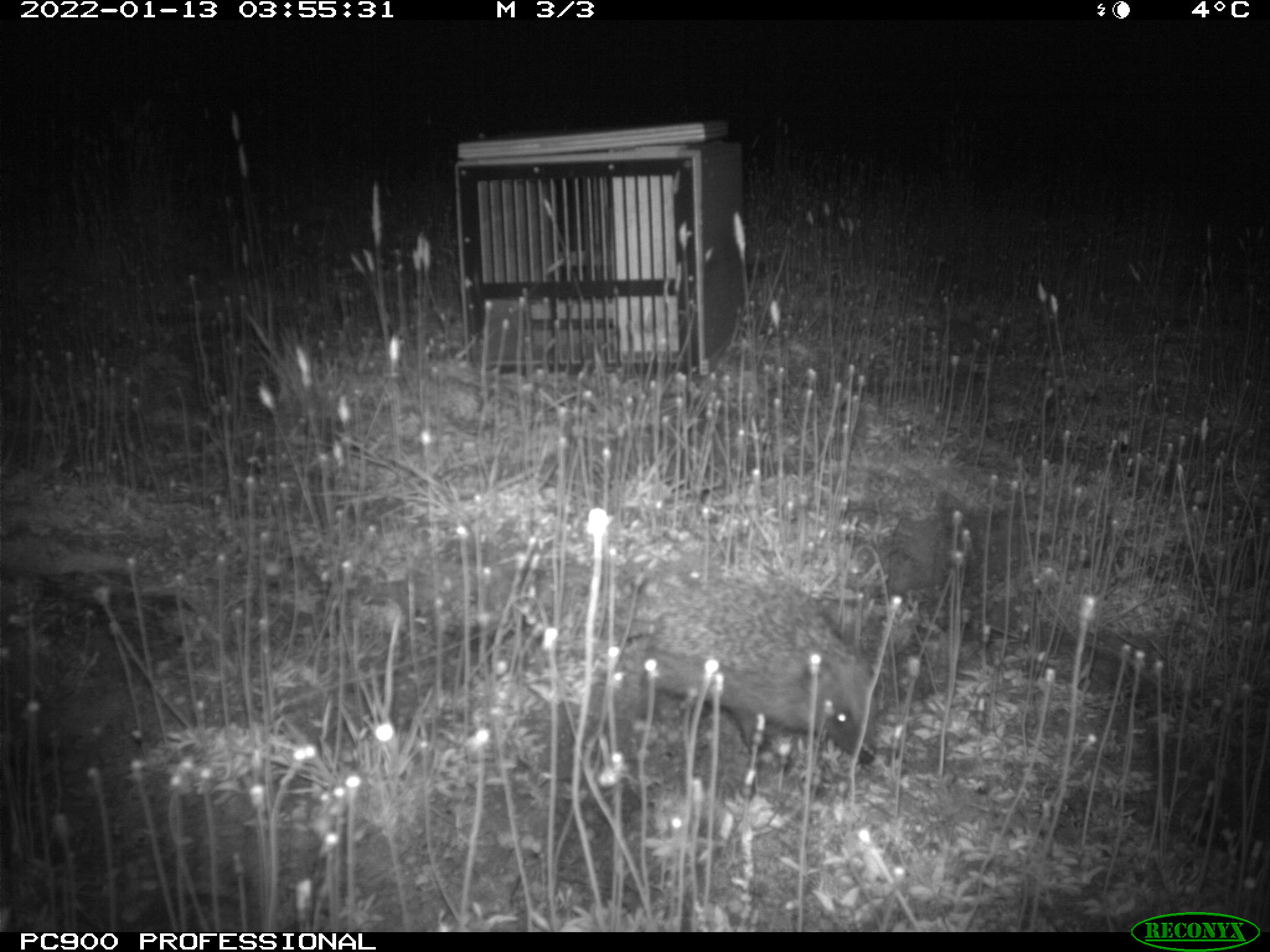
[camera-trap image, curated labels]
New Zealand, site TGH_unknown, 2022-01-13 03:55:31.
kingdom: Animalia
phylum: Chordata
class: Mammalia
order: Eulipotyphla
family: Erinaceidae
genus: Erinaceus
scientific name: Erinaceus europaeus europaeus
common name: european hedgehog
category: hedgehog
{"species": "hedgehog (european hedgehog) (Erinaceus europaeus europaeus)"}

————————

Instructions to follow — Text only, no pictures: copy every entry exactly.

Result below —
[camera-trap image, curated labels]
New Zealand, site TGH_unknown, 2022-01-13 03:55:31.
kingdom: Animalia
phylum: Chordata
class: Mammalia
order: Eulipotyphla
family: Erinaceidae
genus: Erinaceus
scientific name: Erinaceus europaeus europaeus
common name: european hedgehog
category: hedgehog
{"species": "hedgehog (european hedgehog) (Erinaceus europaeus europaeus)"}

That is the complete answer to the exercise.